Treatment of Musculocutaneous Neuropathy
Conservative management with relative rest, NSAIDs, physical therapy, and splinting should be initiated first, with surgical decompression reserved only for cases that fail conservative treatment after an adequate trial. 1
Initial Diagnostic Confirmation
Before initiating treatment, confirm the diagnosis through electrodiagnostic studies, as nerve conduction studies alone are insufficient—needle EMG examination is essential to document denervation in the biceps and brachialis muscles 2. This distinguishes musculocutaneous neuropathy from cervical radiculopathy or brachial plexus lesions that may present similarly 1.

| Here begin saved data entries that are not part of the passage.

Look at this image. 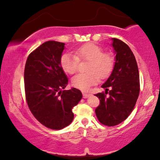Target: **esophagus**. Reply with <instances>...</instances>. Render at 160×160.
I'll return each instance as SVG.
<instances>
[{"instance_id": "1", "label": "esophagus", "mask_w": 160, "mask_h": 160, "mask_svg": "<svg viewBox=\"0 0 160 160\" xmlns=\"http://www.w3.org/2000/svg\"><path fill=\"white\" fill-rule=\"evenodd\" d=\"M82 95H83V98H89V96H90L91 94H90V93L83 92V93H82Z\"/></svg>"}]
</instances>
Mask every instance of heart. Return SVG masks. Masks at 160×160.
<instances>
[{
	"instance_id": "b5f03b06",
	"label": "heart",
	"mask_w": 160,
	"mask_h": 160,
	"mask_svg": "<svg viewBox=\"0 0 160 160\" xmlns=\"http://www.w3.org/2000/svg\"><path fill=\"white\" fill-rule=\"evenodd\" d=\"M79 60L89 61L87 67L89 72L78 74L71 78V84L81 90H87L98 82L99 78L104 79L111 74L113 66V58L103 49L94 43H86L75 50V54L64 53L60 63L64 71L72 74L78 68Z\"/></svg>"
}]
</instances>
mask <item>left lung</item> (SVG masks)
<instances>
[{
    "label": "left lung",
    "instance_id": "8db88e82",
    "mask_svg": "<svg viewBox=\"0 0 160 160\" xmlns=\"http://www.w3.org/2000/svg\"><path fill=\"white\" fill-rule=\"evenodd\" d=\"M116 55L113 71L102 87L105 94H95L100 104L95 109L97 118L102 124L113 126L123 122L132 113L140 92L139 72L135 57L127 44L112 38Z\"/></svg>",
    "mask_w": 160,
    "mask_h": 160
}]
</instances>
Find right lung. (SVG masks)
I'll use <instances>...</instances> for the list:
<instances>
[{
  "label": "right lung",
  "instance_id": "right-lung-1",
  "mask_svg": "<svg viewBox=\"0 0 160 160\" xmlns=\"http://www.w3.org/2000/svg\"><path fill=\"white\" fill-rule=\"evenodd\" d=\"M65 45L55 40L43 43L28 57L24 73L29 109L40 123L54 130L72 122V108L82 97L75 88L62 90L68 83L60 63Z\"/></svg>",
  "mask_w": 160,
  "mask_h": 160
}]
</instances>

Conservative Treatment Approach (First-Line)
Initiate conservative management for all patients unless there is complete nerve transection or compressive mass lesion:
- Relative rest from aggravating activities, particularly those involving repetitive elbow flexion or shoulder movements 1
- NSAIDs for pain and inflammation control 1
- Splinting to protect the nerve during recovery and prevent overstretching 1
- Structured physical therapy focusing on maintaining range of motion while avoiding excessive stress on the healing nerve 1
The majority of traumatic and iatrogenic musculocutaneous neuropathies (65% of cases) respond to conservative management 2.
Pharmacologic Management for Neuropathic Pain
If neuropathic pain is prominent (numbness, tingling, burning sensations), add symptomatic treatment:
- First-line options: Duloxetine (30 mg daily for 1 week, then 60 mg daily), pregabalin (target 300 mg twice daily), or gabapentin (1200-3600 mg daily in divided doses) 3
- Alternative: Tricyclic antidepressants such as nortriptyline (starting 10-25 mg at bedtime, titrating slowly) if first-line agents are ineffective or contraindicated 3
These medications address the neuropathic pain component but do not accelerate nerve recovery 3.
Special Considerations for Inflammatory Causes
If bilateral musculocutaneous neuropathy is present or there is clinical suspicion for neuralgic amyotrophy (Parsonage-Turner syndrome):
- Corticosteroid pulse therapy: Methylprednisolone 1 g daily for 5 days, followed by a slow taper over 4-6 weeks 3, 4
- This approach is supported by case reports showing complete recovery with steroid treatment in inflammatory cases 4
Bilateral absence of lateral antebrachial cutaneous nerve sensory responses strongly suggests an inflammatory etiology requiring immunosuppressive treatment 2.
Surgical Intervention Criteria
Proceed to surgical decompression only if:
- Conservative management fails after 3-6 months of adequate trial 1
- A compressive mass lesion (osteochondroma, tumor, hematoma) is identified on imaging 5
- Progressive weakness develops despite conservative treatment 1
Mass lesions should be considered in atraumatic cases that are recurrent or fail to recover, even when strenuous exercise is the apparent trigger 5.
Monitoring and Prognosis
- Reassess clinically every 4-6 weeks during conservative treatment
- Repeat electrodiagnostic studies at 3-6 months if no clinical improvement to assess for reinnervation 2
- Note that some patients may not exhibit significant weakness despite nerve injury, as other muscles (brachioradialis, supinator) can compensate for elbow flexion and supination 2
Critical Pitfall to Avoid
Do not rely solely on sensory nerve conduction studies of the lateral antebrachial cutaneous nerve—normal sensory responses do not exclude musculocutaneous neuropathy, as motor fibers may be selectively injured 4. Always perform needle EMG of the biceps and brachialis muscles to confirm the diagnosis 2.